## Exercise details
Return all the data below as it stands, minus the pictures.

## Raw data

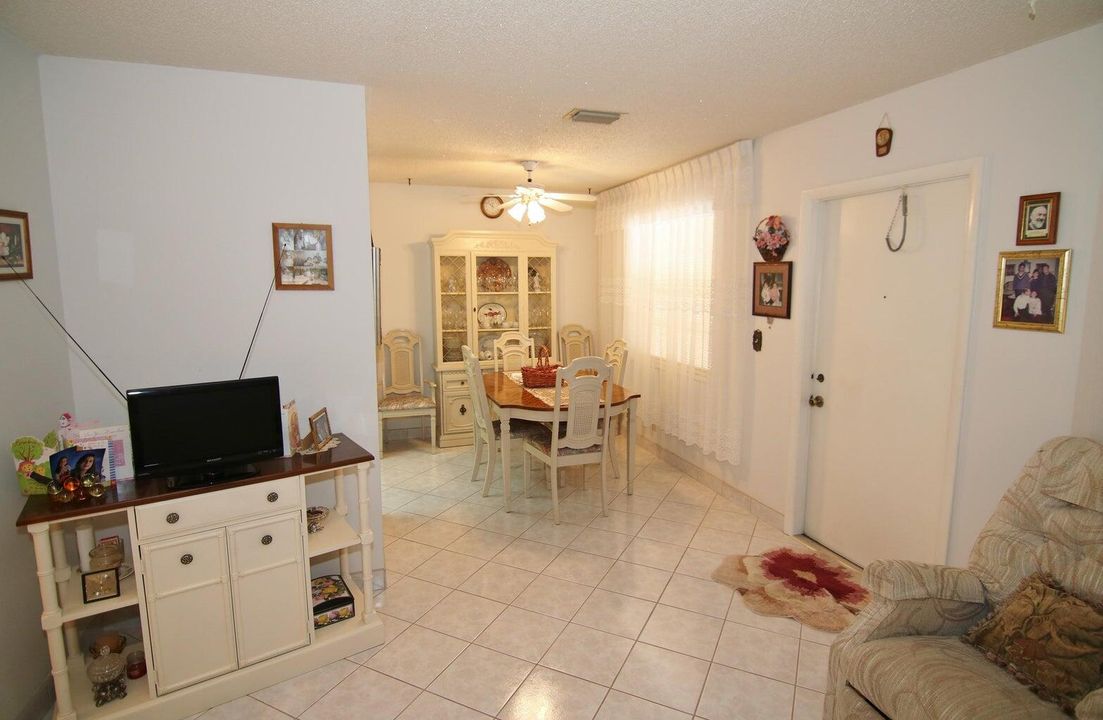 For Sale: $199,000 (2 beds, 1 baths, 780 Square Feet)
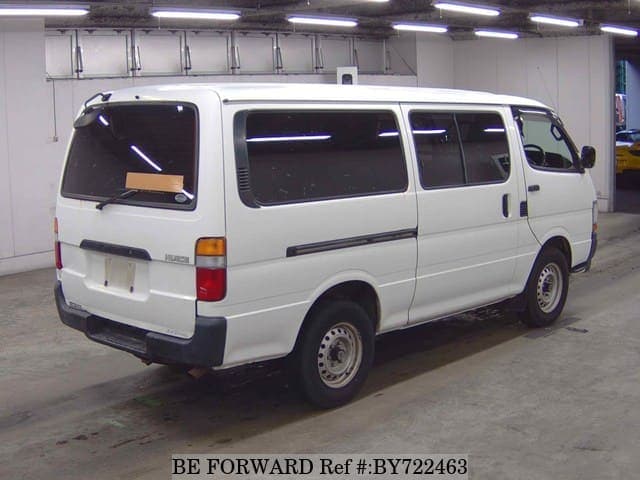 2004 Toyota HiAce JDM car for sale — photo 2 of 6
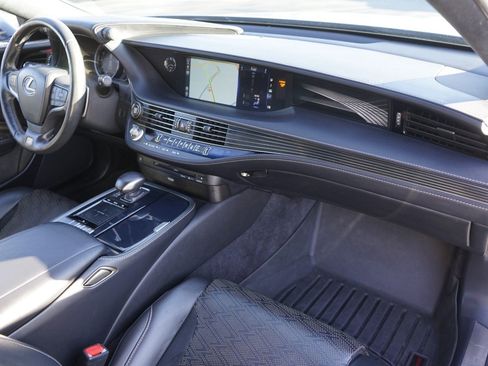 Used 2018 Lexus LS 500 F Sport image 20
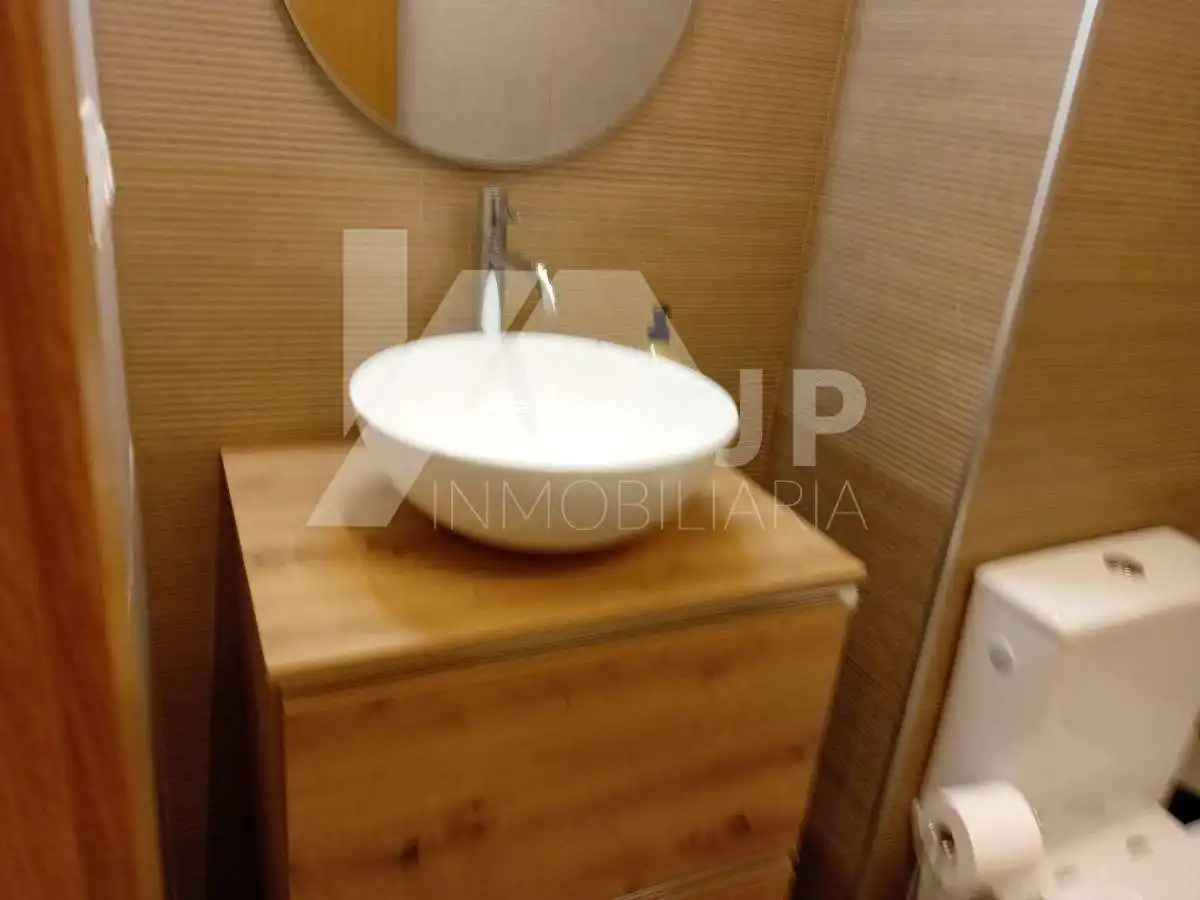 Bathroom of Flat for rent in Granada  with Air Conditioner, Heating and Parquet flooring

## Solution
 For Sale: $199,000 (2 beds, 1 baths, 780 Square Feet)
 2004 Toyota HiAce JDM car for sale — photo 2 of 6
 Used 2018 Lexus LS 500 F Sport image 20
 Bathroom of Flat for rent in Granada  with Air Conditioner, Heating and Parquet flooring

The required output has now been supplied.